Suggested purees (the color will fade a bit during cooking):
- Green Pasta: Spinach, kale, and/or chard
- Orange pasta: carrots, butternut squash or tomatoes
- Pink/red pasta: beets, beets & carrots
Pasta Tutorial: Supplies
I make pasta with my food processor, stand mixer and pasta machine, but all you really need is a floured surface, a rolling pin and a knife. Once you’ve cut it up you’ll want a place to let it rest until you cook it, or to dry completely if you’re planning on freezing it for later. You can use a pasta drying rack, a floured cookie sheet or a simply run a string across your kitchen to hang the pasta on.
- Mixing: Food Processor or fork
- Kneading: Stand Mixer with dough hook or hands
- Rolling: Pasta Machine* or rolling pin
- Cutting: Pasta Machine attachment, knife, pastry wheel* or pizza cutter
- Drying: Pasta rack*, string, cookie rack* or floured surface
Pasta Tutorial: Process
- Food processor with blade inserted: put your flour in, crack your eggs on top, add salt, olive oil (optional) & puree (optional), and pulse until it is mixed and crumbly but not yet a single dough ball.
- Fork: put mix flour and salt in a bowl, then slowly add eggs (1 at a time), olive oil (optional) and puree (optional) using the fork to mix the wet ingredients into the dry. When it gets too thick, switch to mixing by hand.
- Once your dough is mixed knead (in stand mixer or by hand on a floured surface) it for a few minutes. If it seems sticky add some flour, if too dry add a touch of water (a little goes a long way!).
- Form dough into a ball and cut into fourths. Wrap each piece in cling wrap (you can freeze it or refrigerate it at this point if you want dough handy on another day) or place on a plate and cover with an inverted bowl (greener method!). Let rest for twenty minutes.
- Dust a surface like a cutting board or cookie sheet with a bit of flour. Working with one-fourth of the pasta (1 piece from above) at a time, press the dough into a flattened, rectangular piece with your hands. Run it through your pasta machine (for my Atlas I run it through 5 times, starting at setting 1 and ending with 5–going further makes it too thin to handle in my experience) or roll to about 1/8″ thickness with your rolling pin.
- Pasta Machine Method: run the dough through the attachment of your choice, easy-peasy!
- Knife/pastry cutter/pizza cutter: make sure both sides of your sheet of dough are well floured so the pieces don’t stick together
- Fettuccine: cut 1/4″ wide strips the length of your dough, or make sure your sheets are well floured, fold in thirds and slice through then toss with your fingers (add more flour if you need to).
- Bow-tie: cut sheet into 2″ by 1″ rectangles, pinch in the middle to make a bow
- Filled Pasta: cut sheets into squares, fill with your favorite filling and fold into triangles (more here on filling pasta, and a bonus on that post, a simple cheese recipe!)
- Fettuccine or other “stringy” (as my daughter calls it) pasta can be hung up to rest/dry on a pasta rack or string, or just tossed with extra flour and spread on a cookie sheet
- Bow-tie pasta can go on a floured cookie sheet or a cookie drying rack (especially if you’re drying to store)

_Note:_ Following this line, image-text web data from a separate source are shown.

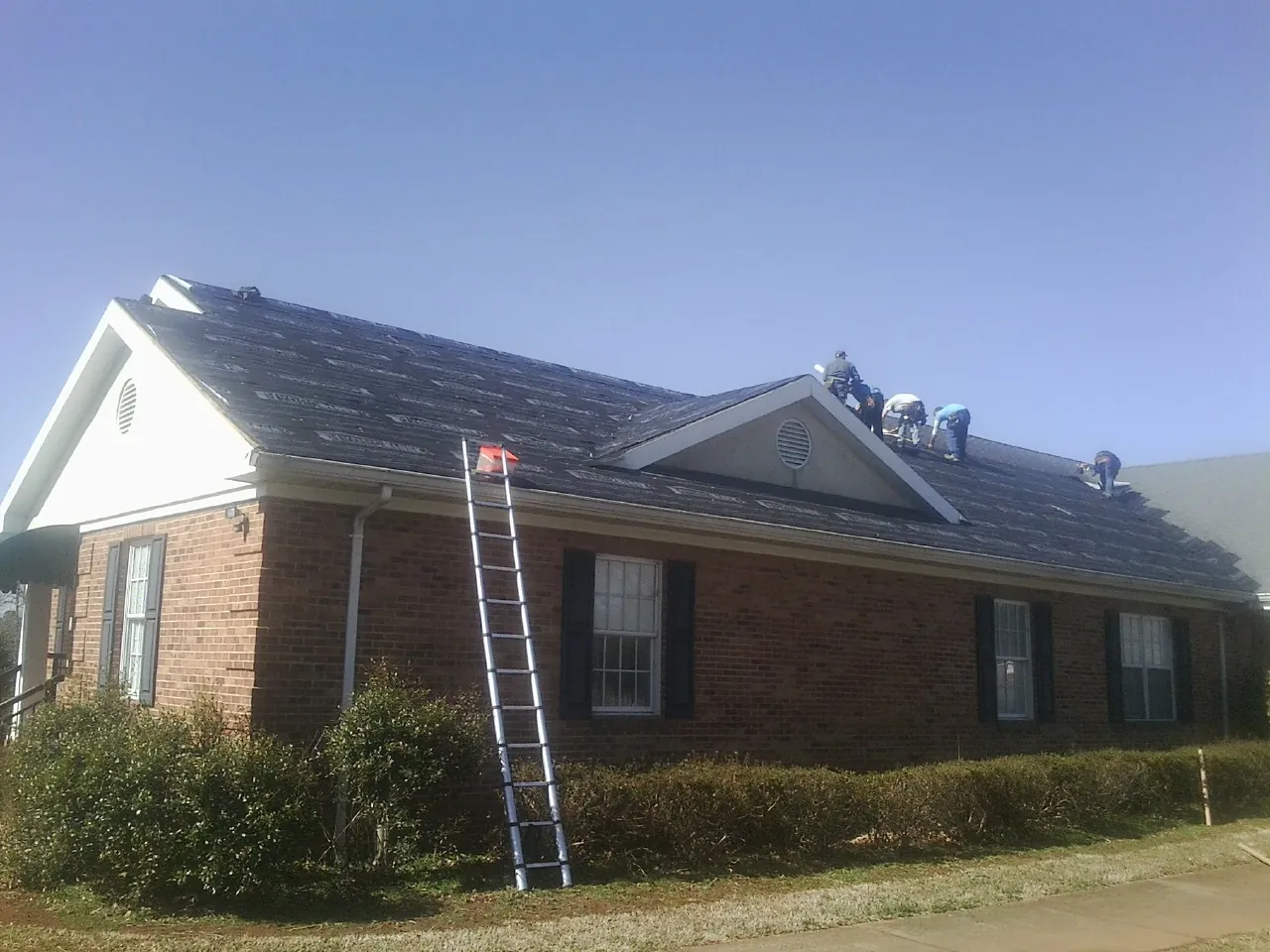 Crew tearing shingles off a brick ranch roof with a ladder set — Emergency Roof Repair work by our crew in Mount Morris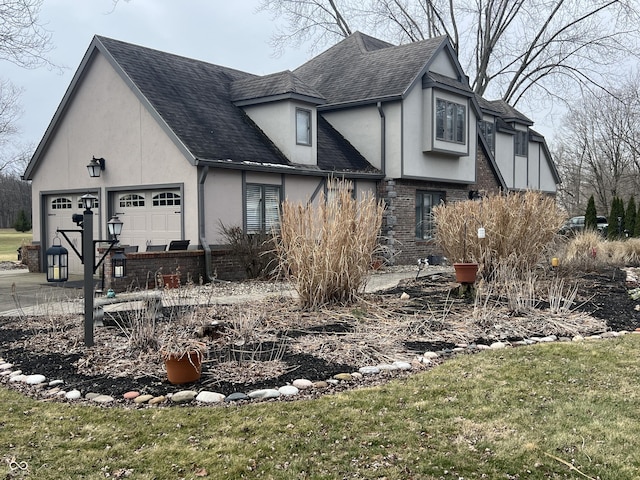 view of side of property featuring stucco siding, brick siding, roof with shingles, and an attached garage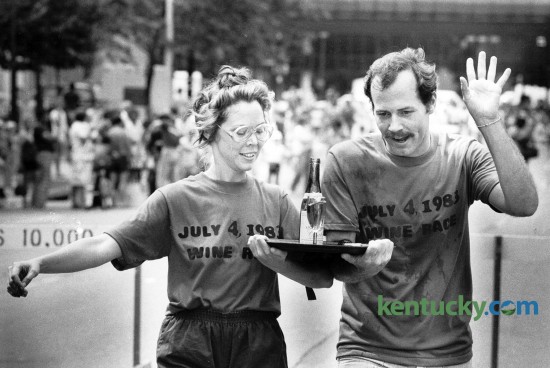 Martha LaFollette and Chuck Dean near the finish line to win the Waiter's Wine Race in downtown Lexington July 4, 1983. LaFollette and Dean worked for Joe Bologna's restaurant and placed second in 1982 and first in 1981. The race involved carrying a tray of filled wine glasses through an obstacle course while tied to a teammate. Photo by Gary Landers, Herald-Leader staff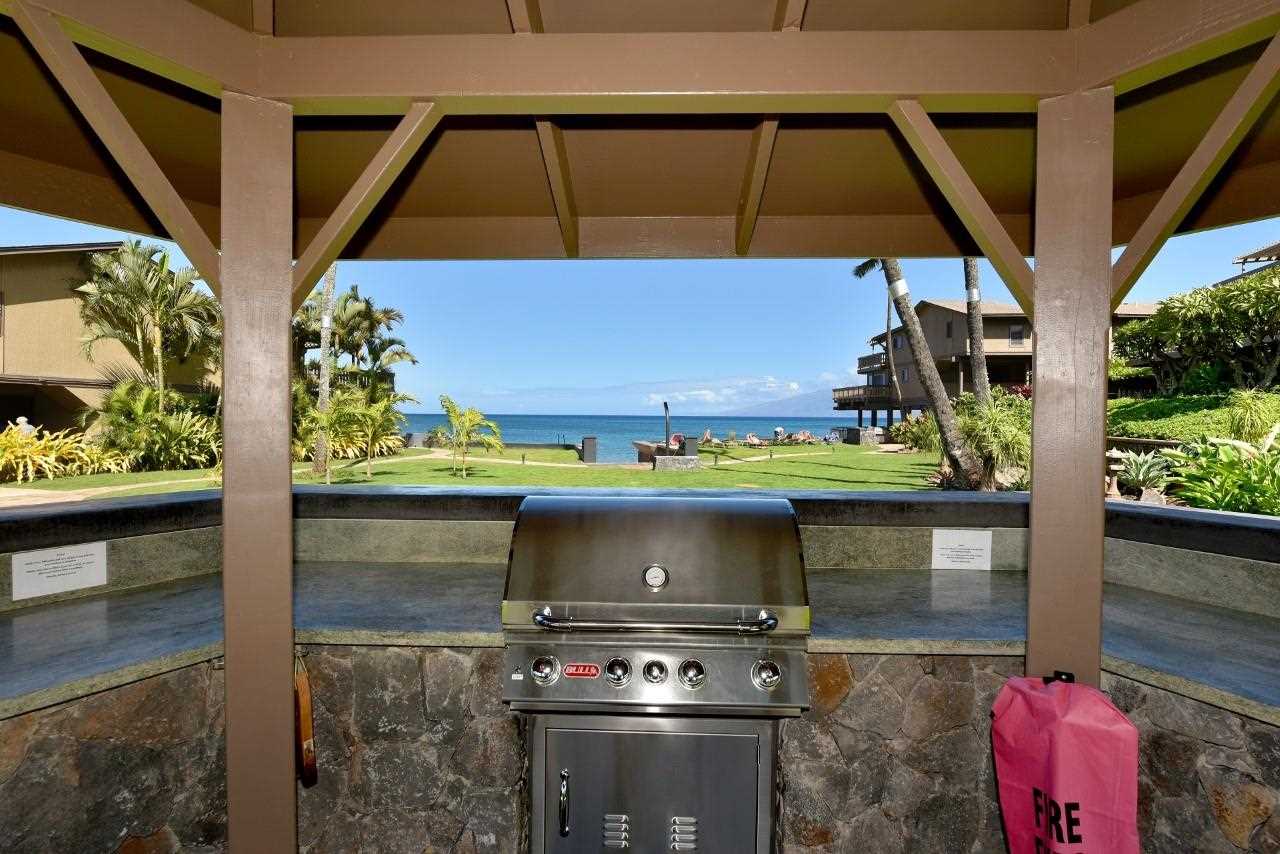 4909 Lower Honoapiilani Road, Unit E4 Lahaina, HI 96761 - Photo 20 of 30 a stove top oven sitting inside of a kitchen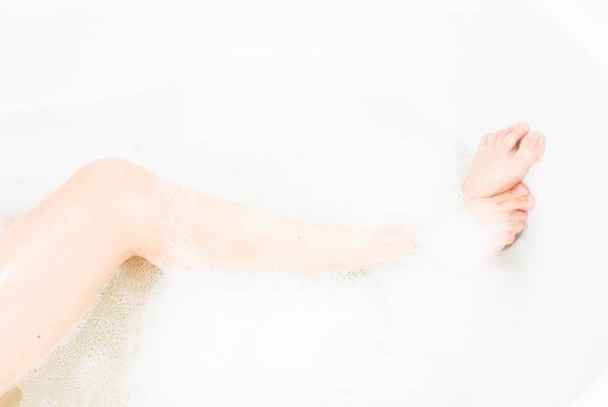  Women's slender legs in a bath with fragrant foam - Valokuva, kuva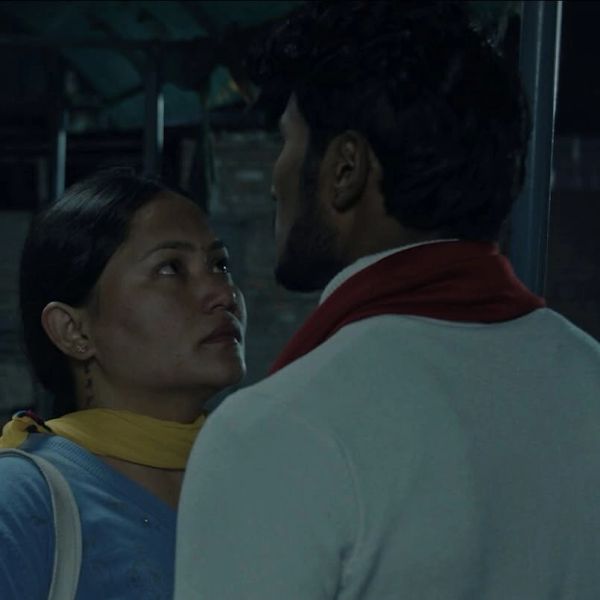 A woman and a man closely facing each other at night.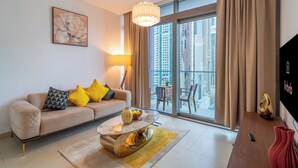 A modern living room with a sofa, a coffee table, a TV, and a balcony with a city view. - Luxury 1BR in Marina Gate with Infinity Pool (Dubai)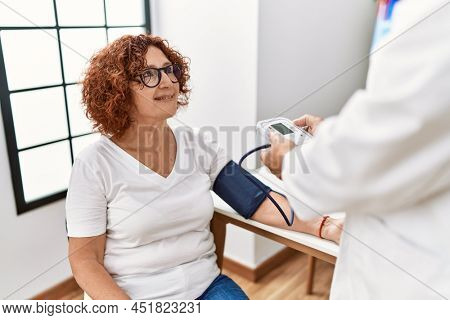 Middle age man and woman wearing doctor uniform using tensiometer having medical consultation at clinic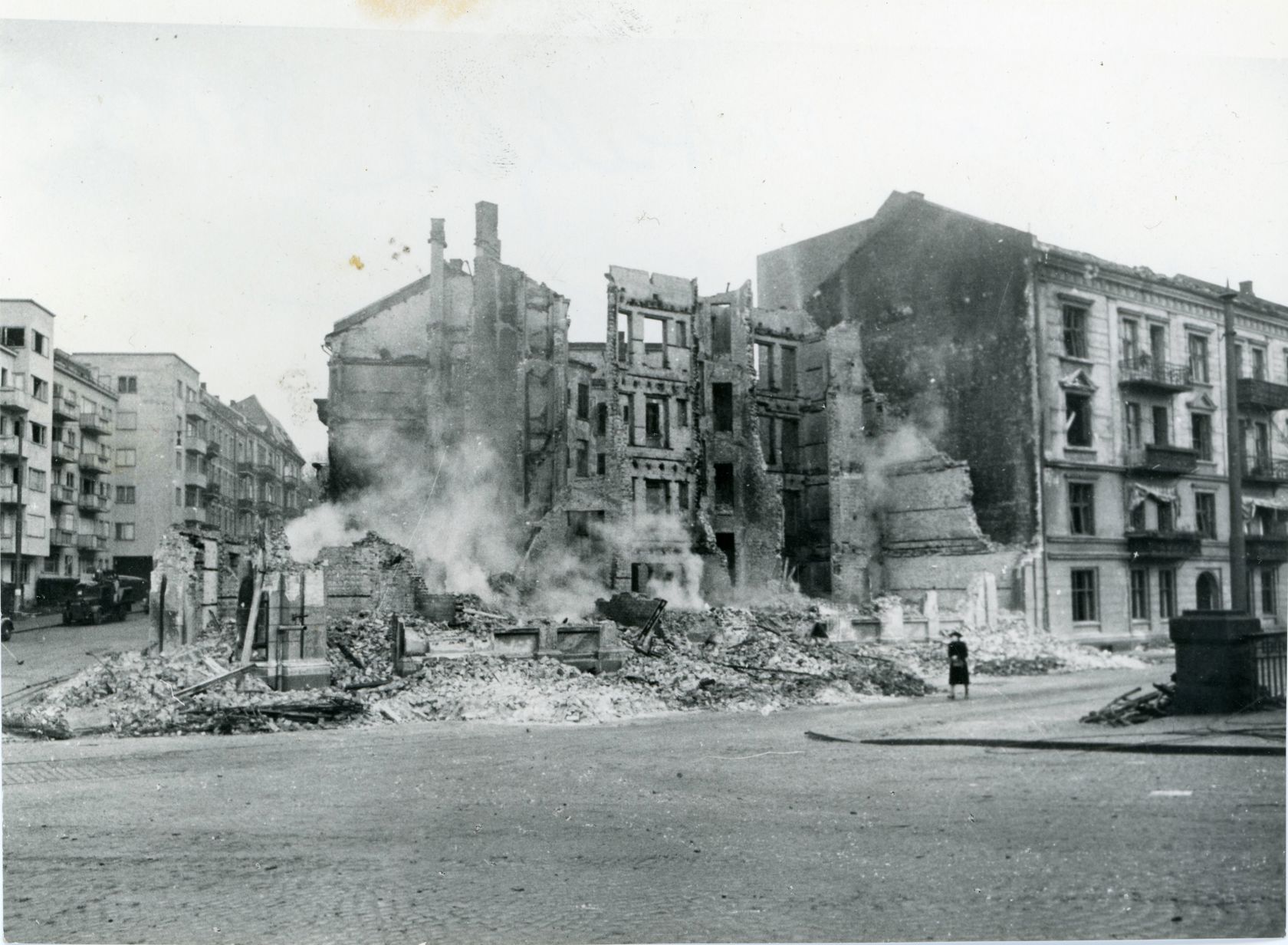 Svart-hvitt foto av en bygning som har blitt bombet. Det er støv opp fra bakken hvor ruinene til bygget falt.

If you’re cooking your pasta the same day you make it, you can cook it right away or let it rest as long as you want (nice if you want to make it in the morning for that evening’s dinner) it won’t need to be covered in the mean time. If you want to store the pasta, make sure it dries completely (so it breaks rather than bends when you fold it) before storing. It can stay in the fridge for a day or two, or be frozen for (days, weeks, years? I’m always a little unsure of just how long something can be in the freezer–if it’s been a year, I usually toss it!). I wrap it in plastic wrap and stick in a ziploc…not a green choice, but I don’t know another way..would foil do the trick? Cooking: Pretty simple: boil a large pot of water, place pasta in a colander and gently slide pasta into the water from the colander, then cover pot until water returns to a boil (I kind of tilt the lid a bit so the steam can escape and it doesn’t boil over). Once the water is boiling leave the lid off and check the pasta every thirty seconds (pull a piece and bite into it) to see if it is done. It will cook in just a few minutes (2-3)! If you’re using frozen pasta the method is the same (no defrosting necessary) and it will only need to cook for a few extra minutes.